I'm in my 30s. I am a father, a husband, a tattoo artist and a body piercing artist. I do everything that a client would need, from portraits, tribal, maori, word and gothic tattoos. I am also a lover of art and I enjoy what I do for a living.
When did tattoo art bug bit you?
I have always held a fascination for the arts when I was young, drawing on walls and books. In 2006 I met a man, Kama, who worked at Dimples Tattoo Shop and mentored me into tattoo art. Two years later I opened up my own tattoo shop at Kenya Cinema where I have worked ever since.
How was this transition; from drawing on books to drawing on skins?
It required a lot of practice. This is because one cannot afford to make a mistake when drawing on a client’s skin. With books, I could make errors, erase them or flip a page. This is not the case with tattoo art.
What is the common reason why people get tattoos?
Most people do it for beauty, others to serve as a memory to an important event about their lives.
What is it that make good tattoos?
Tattoo art business is perfected through experience. Clients will troop at your doorstep only when you have good experience in a work like this. I get most of my clients through word of mouth from previous clients. It is only when you are good at something that previous clients could recommend you to another person. There are also clients who come back.
Who are your popular clients?
Women between ages 20 to 35 and a good number of them want eyebrow tattoos. In a good day, I can receive an average of seven clients who are all women. Men have so many things to budget for, that could be the reason they are very few. Women quickly decide to get a tattoo and get one while it can take a lot of time for men to think about making that decision.
What is unique about tattoo enthusiasts in Kenya?
Kenyans prefer to browse in the internet to look for tattoo images to copy and do not come up with their own ideas. Foreigners who I have given my services to invent their own images they would like to see on their skins.
What are your successes in the eight years of your career?
This business has been the source of livelihood in my family. I train one tattoo artist in a year, this totals to eight artists. I train them on hygiene, drawing, client relations, after care tips, and self-caution when using needles.
What challenges do you face?
It is hard to fulfill certain expectations of clients and even harder to explain that to them. For instance, I have found it hard to explain to dark-skinned clients that detailed designs will not work for their colour or that there are dark parts of the body such as chest that does not work for tattoo and a tattoo on the arms is a better decision.

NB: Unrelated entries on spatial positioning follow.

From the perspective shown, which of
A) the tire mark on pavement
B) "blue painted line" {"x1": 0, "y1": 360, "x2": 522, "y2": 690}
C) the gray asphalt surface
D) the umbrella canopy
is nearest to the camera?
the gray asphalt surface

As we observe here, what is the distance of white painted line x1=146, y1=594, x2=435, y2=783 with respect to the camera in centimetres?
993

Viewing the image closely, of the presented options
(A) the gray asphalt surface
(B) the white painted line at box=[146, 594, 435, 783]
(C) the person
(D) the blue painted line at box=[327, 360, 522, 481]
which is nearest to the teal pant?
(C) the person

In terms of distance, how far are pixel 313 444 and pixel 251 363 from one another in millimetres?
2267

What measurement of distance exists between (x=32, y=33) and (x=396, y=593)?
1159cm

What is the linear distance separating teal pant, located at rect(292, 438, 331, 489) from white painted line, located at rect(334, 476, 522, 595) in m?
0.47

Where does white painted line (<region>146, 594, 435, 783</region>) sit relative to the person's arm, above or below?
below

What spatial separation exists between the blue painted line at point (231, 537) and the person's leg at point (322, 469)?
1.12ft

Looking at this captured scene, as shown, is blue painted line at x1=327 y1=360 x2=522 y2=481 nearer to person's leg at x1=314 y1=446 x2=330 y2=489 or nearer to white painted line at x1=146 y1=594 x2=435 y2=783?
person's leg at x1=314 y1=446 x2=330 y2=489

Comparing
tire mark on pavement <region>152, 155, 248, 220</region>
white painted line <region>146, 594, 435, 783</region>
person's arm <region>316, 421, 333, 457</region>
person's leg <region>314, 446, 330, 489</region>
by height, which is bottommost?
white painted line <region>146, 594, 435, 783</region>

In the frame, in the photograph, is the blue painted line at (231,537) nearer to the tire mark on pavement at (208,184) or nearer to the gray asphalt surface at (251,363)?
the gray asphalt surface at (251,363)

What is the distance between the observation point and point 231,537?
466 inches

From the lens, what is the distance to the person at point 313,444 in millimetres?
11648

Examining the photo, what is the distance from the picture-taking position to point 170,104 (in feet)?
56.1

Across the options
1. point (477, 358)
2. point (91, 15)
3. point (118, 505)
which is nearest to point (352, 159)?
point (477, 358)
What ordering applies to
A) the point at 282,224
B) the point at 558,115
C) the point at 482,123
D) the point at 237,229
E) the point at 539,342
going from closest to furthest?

There are also clients who are not yet decided on what they want when they visit the shop. There are others who compare your fee with other tattoo artists. They fail to understand that I have years of experience compared to the artists they find by the roadside. I believe that good tattoos are not cheap.
What lessons have you learned from your art?
It has taught me that life is too short and I should show appreciation to the people around me. Every person who walks in to get a tattoo has a story behind it. When I converse with my clients, one told me that she is going through divorce and wants to keep her mind off it. Another one told me that she lost a child and this is her way of keeping memory. Another found out she has cancer and a tattoo was a way of giving her boost in life. Others were to hide scars as a result of accidents and fires. Most of the clients have good reasons for their getting a tattoo.